B. Neue Akzentsetzung bei der Beschäftigung
Eine weitere Änderung betrifft die Gewichtung des Ziels „maximale Beschäftigung“. Während die Fed bislang „shortfalls“ – also Unterschreitungen dieses Ziels – besonders stark gewichtet hatte, setzt sie nun auf eine neutralere Formulierung, die auch Überhitzungstendenzen am Arbeitsmarkt berücksichtigt. Dies stärkt die Handlungsautonomie der Notenbank in Phasen erhöhter Arbeitsmarktdynamik, ohne sofort preisstabilisierende Maßnahmen zu kompromittieren.
C. Klare Kommunikation im Zielkonflikt
Die neue Konsenserklärung betont explizit die Notwendigkeit eines „ausgewogenen Ansatzes“ in Phasen, in denen die Ziele Preisstabilität und maximale Beschäftigung nicht im Gleichklang stehen. Damit reagiert die Fed auf Kritik an der unklaren Kommunikation der letzten Jahre, die gerade in Phasen sprunghafter Inflation zu Irritationen in den Finanzmärkten geführt hatte.
III. Fazit: Pragmatismus statt Doktrin
Jerome Powells Rede in Jackson Hole markiert eine Rückbesinnung auf pragmatische, datenbasierte Geldpolitik – und eine Abkehr von theoretischen Modellen, die in der post-pandemischen Realität nicht tragfähig waren. Die Federal Reserve demonstriert Lernfähigkeit, ohne ihr Mandat aufzuweichen. Bemerkenswert ist dabei die Fähigkeit zur Selbstkorrektur: Powell scheut sich nicht, Elemente früherer Strategien explizit zu verwerfen, wenn sie sich als empirisch unhaltbar erwiesen haben.

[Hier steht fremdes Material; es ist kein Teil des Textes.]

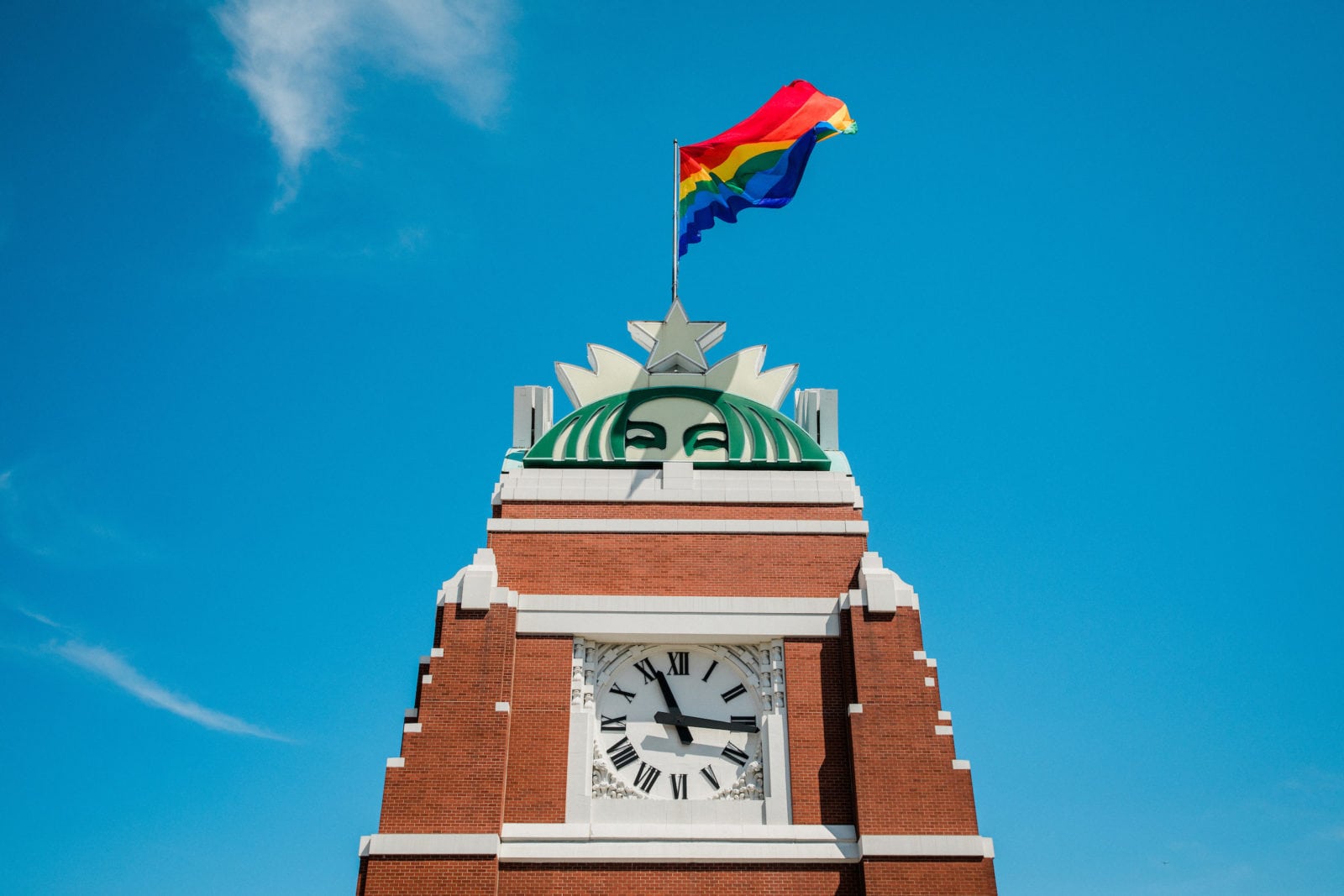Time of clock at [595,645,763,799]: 11:15
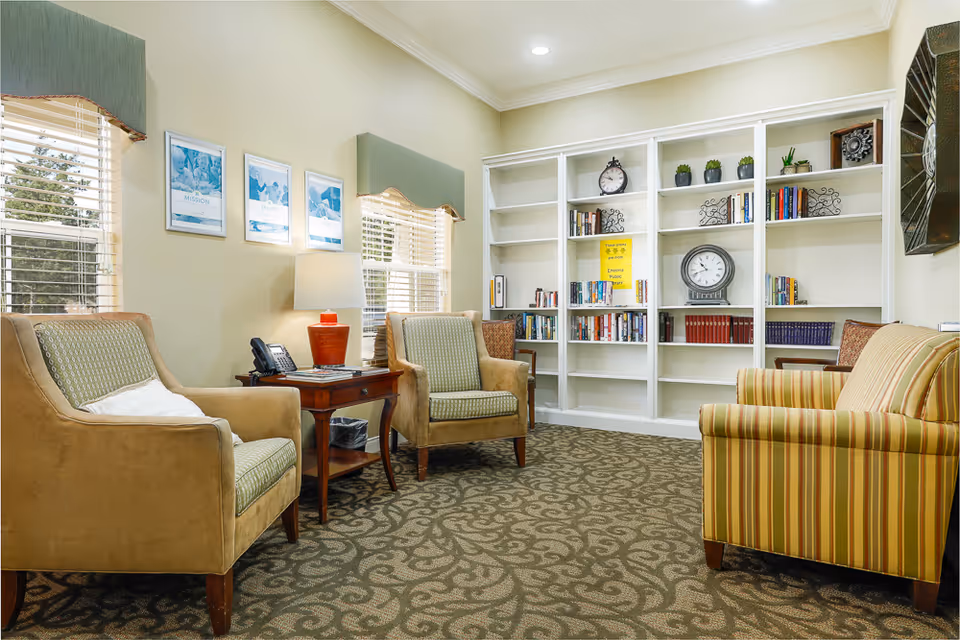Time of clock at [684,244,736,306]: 10:41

Für marktliberal orientierte Beobachter ist dies ein Signal für die Rückkehr zu stabilitätsorientierter Geldpolitik, die auf Vorhersehbarkeit, Glaubwürdigkeit und Verantwortlichkeit fußt. Die Fed beansprucht erneut jene Rolle, die sie über Jahrzehnte prägte: als Hüterin eines stabilen monetären Rahmens – mit klarem Ziel, aber flexiblen Mitteln. In einer Zeit, in der wirtschaftliche Unsicherheiten zunehmen, ist dies ein beruhigendes Zeichen für Investoren, Unternehmer und Haushalte gleichermaßen.